For Nicolas Sarkozy, (who, in 2005 was France's interior minister) the real Gaddafi deal was exposed when he was later to face an investigation into whether the Libyan leader had bankrolled his presidential campaign of 2007 to the tune of $50 million. Today that investigation has led to French authorities taking Sarkozy into custody for questioning.

And so both the UK and France had real reasons to remove him from power. But did it end there with both Blair and Sarkozy using Gaddafi for their own political agenda back home?

Not quite.

A recent investigation by The Guardian has revealed that Blair in particular had good reason to back the UN plan to overthrow Gaddafi as he and his government struck a deal with the Libyan leader in 2004 to use MI6 to arrest dissidents around the world and have them flown back to Tripoli where they were tortured.

Blair must have thought that helping Gaddafi with such dirty work would never see the light of day – especially if the Libyan leader was dead or in exile – but papers recently found in Tripoli clearly show the involvement of his own head of MI6 at that time – and are now to feature in a court case in London.

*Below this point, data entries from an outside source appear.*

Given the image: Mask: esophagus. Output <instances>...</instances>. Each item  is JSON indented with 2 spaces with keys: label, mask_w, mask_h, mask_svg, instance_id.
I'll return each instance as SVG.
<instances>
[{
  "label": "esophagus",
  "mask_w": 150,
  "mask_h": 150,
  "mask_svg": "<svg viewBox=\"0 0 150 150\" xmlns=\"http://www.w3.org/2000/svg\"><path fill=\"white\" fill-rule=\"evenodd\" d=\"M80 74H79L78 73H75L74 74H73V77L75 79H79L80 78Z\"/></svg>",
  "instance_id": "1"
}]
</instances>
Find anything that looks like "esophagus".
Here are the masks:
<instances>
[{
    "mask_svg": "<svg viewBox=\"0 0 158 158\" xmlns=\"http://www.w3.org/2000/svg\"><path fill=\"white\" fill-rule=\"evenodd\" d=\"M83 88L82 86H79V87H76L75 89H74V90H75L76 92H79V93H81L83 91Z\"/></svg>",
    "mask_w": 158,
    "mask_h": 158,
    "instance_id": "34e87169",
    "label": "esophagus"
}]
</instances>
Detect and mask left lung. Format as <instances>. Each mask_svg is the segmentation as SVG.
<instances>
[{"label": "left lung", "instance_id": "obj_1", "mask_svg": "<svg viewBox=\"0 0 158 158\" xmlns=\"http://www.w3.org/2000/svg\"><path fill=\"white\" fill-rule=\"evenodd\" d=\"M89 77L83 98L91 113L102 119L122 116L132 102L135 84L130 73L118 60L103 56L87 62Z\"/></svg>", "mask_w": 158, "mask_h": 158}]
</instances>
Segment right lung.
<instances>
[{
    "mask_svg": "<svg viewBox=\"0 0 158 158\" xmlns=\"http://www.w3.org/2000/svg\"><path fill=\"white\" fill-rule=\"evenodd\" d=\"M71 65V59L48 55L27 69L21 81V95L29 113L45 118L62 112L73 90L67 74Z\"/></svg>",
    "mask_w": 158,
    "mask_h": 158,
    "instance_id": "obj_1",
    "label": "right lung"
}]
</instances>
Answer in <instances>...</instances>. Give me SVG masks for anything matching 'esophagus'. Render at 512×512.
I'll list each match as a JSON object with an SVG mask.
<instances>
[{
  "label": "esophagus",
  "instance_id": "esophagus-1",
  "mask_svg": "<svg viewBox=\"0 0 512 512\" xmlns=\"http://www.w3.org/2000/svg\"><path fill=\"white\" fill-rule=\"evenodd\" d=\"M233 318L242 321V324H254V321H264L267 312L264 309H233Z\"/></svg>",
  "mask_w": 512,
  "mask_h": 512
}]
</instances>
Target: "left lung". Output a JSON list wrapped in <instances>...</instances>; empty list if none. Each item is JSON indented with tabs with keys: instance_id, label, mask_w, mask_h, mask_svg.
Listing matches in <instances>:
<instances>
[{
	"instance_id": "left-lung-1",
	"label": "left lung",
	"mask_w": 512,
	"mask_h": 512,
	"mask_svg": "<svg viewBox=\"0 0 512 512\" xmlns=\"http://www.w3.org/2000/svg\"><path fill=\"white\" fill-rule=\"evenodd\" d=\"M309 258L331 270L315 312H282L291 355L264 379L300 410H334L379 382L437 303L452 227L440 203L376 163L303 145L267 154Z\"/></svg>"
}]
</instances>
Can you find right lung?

It takes the idea of ‘propping up a despot’ to a whole new level as Blair used his office and the British secret service to garner Gaddafi’s brutal regime of torture and murder, to stay in power.

In the Middle East, the trail of havoc is becoming an embarrassment though for the UN and its western allies; Iraq is now a satellite of Iran, Assad in Syria is emboldened since Western intervention and Yemen is subsequently becoming an Iranian proxy.

The West’s intervention in Libya is not merely about short sighted, over simplified geopolitical strategy; it represents the darkest side of countries like France and the UK who were happy to support America’s foolish bravado there.